Now that you’ve thought through whether or not a community is right for you, what are some important things to figure out before you get started? The questions who, what, when, where, why, and how are a great guiding framework!
Who should be included in your community? Only active users or potential users? How would you describe them? When thinking through your “who,” it’s important to understand what other communities are available to your users. In order to attract a vibrant, engaged community, you’ll want to offer something valuable and unique.
For example, let’s say that Airbnb wants to create a community for hosts and potential hosts. The hosts are obviously a pretty targeted “who,” but the potential hosts aren’t. Should you be targeting hotel managers or just smaller BnBs? Are you going international or focusing on small towns? Figuring out your unique niche will help you capture engaged users.
What value are you seeking to provide to your users? In this day and age, building a network and community simply isn’t enough. Are you facilitating real-world interactions? Are you providing some kind of educational content? Make sure that the value you provide matches the type of user that you’re targeting.
When is the right time for you to open up your community? Do you want to start with a closed community first? Do you have enough target users who will join your community? Do you have enough team members to engage with the community and drive initial engagement? It’s important to try your best to avoid having a quiet community!

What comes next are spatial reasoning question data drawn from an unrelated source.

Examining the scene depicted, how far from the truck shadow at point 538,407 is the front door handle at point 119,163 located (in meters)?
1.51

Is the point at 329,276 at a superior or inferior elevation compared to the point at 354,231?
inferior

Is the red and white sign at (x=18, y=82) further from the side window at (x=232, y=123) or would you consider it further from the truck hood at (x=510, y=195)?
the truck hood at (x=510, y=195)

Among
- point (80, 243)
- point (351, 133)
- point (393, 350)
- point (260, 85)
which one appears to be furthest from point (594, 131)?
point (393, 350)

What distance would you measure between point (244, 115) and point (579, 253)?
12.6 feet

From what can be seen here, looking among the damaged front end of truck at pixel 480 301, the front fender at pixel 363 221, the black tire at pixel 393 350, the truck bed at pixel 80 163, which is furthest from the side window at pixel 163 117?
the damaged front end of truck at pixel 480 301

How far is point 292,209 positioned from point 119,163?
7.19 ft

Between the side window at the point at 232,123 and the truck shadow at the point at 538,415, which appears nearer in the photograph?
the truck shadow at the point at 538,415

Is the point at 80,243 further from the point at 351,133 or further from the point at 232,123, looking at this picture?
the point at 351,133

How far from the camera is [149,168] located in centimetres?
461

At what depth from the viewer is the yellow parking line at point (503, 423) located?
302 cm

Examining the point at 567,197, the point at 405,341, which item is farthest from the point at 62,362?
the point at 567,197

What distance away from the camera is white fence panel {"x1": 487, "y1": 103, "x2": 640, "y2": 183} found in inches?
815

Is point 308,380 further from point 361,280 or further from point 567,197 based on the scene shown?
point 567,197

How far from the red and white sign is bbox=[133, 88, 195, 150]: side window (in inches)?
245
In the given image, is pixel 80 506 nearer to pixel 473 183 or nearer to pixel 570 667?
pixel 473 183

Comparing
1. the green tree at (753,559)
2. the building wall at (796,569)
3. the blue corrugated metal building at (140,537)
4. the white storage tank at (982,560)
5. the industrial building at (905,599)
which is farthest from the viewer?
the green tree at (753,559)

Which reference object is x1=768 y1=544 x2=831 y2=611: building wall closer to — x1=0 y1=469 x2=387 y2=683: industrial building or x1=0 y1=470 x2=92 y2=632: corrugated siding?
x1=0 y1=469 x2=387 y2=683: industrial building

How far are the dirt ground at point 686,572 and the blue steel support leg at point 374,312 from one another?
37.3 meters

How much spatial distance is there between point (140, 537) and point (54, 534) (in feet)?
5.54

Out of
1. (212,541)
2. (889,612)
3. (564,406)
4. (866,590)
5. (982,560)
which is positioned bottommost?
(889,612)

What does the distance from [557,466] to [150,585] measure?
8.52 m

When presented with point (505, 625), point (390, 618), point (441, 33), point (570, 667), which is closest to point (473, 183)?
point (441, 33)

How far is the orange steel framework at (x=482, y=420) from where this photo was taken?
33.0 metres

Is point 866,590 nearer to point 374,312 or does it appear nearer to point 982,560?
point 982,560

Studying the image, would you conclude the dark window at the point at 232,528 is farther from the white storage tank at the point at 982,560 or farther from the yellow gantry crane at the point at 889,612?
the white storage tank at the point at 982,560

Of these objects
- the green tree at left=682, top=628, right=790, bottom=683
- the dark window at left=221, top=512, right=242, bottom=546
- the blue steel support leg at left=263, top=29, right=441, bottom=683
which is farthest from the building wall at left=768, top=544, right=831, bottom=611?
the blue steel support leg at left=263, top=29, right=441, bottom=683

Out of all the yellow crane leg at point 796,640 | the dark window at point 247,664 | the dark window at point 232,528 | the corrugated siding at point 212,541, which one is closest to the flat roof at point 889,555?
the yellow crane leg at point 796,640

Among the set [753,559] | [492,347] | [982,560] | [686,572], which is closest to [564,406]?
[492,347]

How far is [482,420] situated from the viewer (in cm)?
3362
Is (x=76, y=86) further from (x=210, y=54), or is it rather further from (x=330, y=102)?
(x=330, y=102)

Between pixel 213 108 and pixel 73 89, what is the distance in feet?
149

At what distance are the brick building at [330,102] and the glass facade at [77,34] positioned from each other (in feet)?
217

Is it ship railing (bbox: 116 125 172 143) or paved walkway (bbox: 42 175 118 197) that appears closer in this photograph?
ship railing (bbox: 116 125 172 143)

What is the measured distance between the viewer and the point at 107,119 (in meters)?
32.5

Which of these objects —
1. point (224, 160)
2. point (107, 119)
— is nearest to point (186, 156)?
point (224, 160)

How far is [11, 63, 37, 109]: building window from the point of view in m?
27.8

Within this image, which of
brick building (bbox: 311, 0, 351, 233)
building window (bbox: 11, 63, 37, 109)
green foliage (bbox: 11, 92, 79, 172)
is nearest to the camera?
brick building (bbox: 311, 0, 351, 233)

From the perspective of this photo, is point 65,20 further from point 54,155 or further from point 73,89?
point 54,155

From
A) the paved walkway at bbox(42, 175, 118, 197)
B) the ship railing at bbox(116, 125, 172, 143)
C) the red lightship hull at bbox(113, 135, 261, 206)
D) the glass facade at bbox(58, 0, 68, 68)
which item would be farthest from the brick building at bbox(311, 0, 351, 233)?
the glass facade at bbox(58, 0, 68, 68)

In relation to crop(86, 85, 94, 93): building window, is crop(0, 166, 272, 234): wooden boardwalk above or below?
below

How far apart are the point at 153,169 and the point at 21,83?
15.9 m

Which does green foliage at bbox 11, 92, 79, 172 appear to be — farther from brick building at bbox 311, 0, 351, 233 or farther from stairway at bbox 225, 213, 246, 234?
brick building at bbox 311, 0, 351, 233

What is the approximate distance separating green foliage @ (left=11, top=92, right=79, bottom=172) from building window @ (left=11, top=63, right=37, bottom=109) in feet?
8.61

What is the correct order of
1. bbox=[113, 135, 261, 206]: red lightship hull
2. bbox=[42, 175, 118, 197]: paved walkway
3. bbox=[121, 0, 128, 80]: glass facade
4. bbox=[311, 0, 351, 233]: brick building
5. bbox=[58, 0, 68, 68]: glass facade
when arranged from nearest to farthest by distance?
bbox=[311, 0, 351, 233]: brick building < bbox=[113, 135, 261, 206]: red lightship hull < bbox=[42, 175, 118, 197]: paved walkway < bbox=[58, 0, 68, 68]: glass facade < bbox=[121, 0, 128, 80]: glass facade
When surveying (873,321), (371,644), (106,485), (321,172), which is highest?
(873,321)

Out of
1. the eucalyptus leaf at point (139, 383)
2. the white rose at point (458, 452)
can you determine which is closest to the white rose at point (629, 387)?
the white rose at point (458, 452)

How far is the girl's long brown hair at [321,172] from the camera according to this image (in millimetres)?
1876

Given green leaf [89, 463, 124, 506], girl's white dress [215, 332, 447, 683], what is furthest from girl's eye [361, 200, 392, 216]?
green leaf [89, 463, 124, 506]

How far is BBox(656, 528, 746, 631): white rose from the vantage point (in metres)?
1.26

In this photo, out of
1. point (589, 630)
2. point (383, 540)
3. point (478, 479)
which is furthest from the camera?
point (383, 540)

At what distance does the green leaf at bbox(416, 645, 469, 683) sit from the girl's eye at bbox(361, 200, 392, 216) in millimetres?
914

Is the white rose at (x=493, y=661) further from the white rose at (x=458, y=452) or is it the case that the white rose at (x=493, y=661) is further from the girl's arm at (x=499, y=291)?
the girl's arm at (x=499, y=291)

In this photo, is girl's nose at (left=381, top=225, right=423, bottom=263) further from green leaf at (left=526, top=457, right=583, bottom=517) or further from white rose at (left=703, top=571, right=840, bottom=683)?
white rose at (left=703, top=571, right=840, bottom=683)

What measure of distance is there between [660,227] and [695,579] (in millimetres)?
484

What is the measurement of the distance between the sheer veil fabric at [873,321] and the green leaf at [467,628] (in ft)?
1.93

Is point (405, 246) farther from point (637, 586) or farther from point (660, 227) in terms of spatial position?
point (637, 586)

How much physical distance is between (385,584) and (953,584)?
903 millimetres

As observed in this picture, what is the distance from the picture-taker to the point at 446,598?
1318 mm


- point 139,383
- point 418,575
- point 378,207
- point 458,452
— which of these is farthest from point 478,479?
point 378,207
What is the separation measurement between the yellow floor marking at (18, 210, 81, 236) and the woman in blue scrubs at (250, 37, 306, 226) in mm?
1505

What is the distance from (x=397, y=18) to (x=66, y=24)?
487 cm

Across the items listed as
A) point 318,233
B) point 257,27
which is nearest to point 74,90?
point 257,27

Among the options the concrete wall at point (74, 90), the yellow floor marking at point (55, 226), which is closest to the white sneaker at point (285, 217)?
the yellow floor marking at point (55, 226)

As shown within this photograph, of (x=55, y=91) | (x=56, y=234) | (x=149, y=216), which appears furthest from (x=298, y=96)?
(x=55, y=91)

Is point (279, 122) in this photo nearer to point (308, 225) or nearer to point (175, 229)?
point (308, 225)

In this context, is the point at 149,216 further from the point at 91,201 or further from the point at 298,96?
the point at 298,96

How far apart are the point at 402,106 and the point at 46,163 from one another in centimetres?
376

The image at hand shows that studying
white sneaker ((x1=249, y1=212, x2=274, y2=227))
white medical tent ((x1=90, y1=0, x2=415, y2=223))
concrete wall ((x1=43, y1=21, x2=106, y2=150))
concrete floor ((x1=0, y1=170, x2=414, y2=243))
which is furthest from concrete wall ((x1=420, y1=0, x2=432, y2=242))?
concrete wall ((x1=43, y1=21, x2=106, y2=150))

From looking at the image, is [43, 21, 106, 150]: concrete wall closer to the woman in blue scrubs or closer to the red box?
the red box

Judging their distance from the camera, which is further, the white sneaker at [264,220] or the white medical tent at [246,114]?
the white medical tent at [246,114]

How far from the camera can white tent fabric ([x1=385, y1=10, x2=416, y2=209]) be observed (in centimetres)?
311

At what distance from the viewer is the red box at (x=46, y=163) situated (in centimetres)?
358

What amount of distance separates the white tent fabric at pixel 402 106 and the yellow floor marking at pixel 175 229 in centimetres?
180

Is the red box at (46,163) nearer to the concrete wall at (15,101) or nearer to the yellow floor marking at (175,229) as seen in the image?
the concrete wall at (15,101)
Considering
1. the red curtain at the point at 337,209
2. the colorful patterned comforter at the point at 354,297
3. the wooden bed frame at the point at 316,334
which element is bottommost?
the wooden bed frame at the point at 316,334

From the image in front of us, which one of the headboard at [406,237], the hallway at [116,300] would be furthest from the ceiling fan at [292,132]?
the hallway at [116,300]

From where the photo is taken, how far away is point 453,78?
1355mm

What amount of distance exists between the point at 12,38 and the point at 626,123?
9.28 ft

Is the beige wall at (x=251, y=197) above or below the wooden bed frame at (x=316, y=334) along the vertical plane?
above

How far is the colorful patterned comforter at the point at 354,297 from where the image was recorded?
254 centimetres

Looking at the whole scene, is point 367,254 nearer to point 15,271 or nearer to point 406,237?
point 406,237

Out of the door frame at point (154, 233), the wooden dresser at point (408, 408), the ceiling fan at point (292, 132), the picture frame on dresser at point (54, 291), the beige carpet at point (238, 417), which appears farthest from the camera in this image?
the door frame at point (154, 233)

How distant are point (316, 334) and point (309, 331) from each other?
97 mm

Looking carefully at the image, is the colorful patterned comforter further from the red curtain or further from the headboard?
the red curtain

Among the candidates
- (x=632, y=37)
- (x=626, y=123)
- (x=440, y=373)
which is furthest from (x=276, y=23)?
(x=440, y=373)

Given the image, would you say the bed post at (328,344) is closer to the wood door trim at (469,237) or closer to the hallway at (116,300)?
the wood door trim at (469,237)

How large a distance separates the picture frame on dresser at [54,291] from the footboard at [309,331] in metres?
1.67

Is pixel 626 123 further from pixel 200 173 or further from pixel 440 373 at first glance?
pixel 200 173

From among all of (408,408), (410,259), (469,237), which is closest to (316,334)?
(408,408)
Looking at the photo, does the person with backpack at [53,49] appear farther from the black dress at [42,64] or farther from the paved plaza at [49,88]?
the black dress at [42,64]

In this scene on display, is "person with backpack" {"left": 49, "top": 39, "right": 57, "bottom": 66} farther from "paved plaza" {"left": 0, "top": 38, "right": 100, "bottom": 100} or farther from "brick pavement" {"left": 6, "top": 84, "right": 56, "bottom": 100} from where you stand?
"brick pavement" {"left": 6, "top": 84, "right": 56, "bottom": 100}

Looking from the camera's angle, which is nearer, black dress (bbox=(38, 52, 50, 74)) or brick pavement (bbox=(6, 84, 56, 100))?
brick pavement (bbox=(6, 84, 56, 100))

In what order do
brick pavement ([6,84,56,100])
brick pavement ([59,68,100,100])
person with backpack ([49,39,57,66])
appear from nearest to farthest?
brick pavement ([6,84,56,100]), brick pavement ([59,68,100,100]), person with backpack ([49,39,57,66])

What platform will you use to run your community? Do you want to build your own closed community just for paying customers, or do you want to use existing platforms like Slack and Discord?
Why are you building this community? How will you measure success? What are your goals? Make sure you know what your goals are when building out a community so that you make the right decisions around who you are targeting and what value you are providing.
How will you find the users to seed your community? How will you engage with them? How will you find more users to build up your community?
By answering these key questions, you’ll be able to figure out your community strategy, as well as how you want to go about building your community.
First, don’t start a community if you don’t have enough people to seed the community with. When you start a community, you want to seed it with some conversations and engaged users so that new users who join the community aren’t met with a wall of silence.
That said, you don’t need thousands of users to get started. You simply need to invest internal resources towards keeping the community active and have a good handful of engaged community members to start.
Second, don’t assume that communities will grow quickly and go viral. Although sometimes you might get lucky, communities are usually a lot of work. You need to find ways to market what you do, what value you provide and also find the right users to join your community. Think about creative ways to get your existing community members to invite others.
Third, communities aren’t built overnight. They take continued investment and time and your company truly needs to see the value in building communities in order for your community to have a chance at success. Although it might seem easy to simply spin up a Slack channel as a community, there’s a lot of work that goes into maintaining a community over time.
Ultimately, communities are powerful tools in the large toolkit available to you to drive product adoption. Your company might not be in the right time or place to build a community and that’s totally fine! Every company should have a unique community strategy that fits into their goals.
If your company is ready to start building out a community, make sure to map out your target audience, what value you provide, and how you’ll provide it.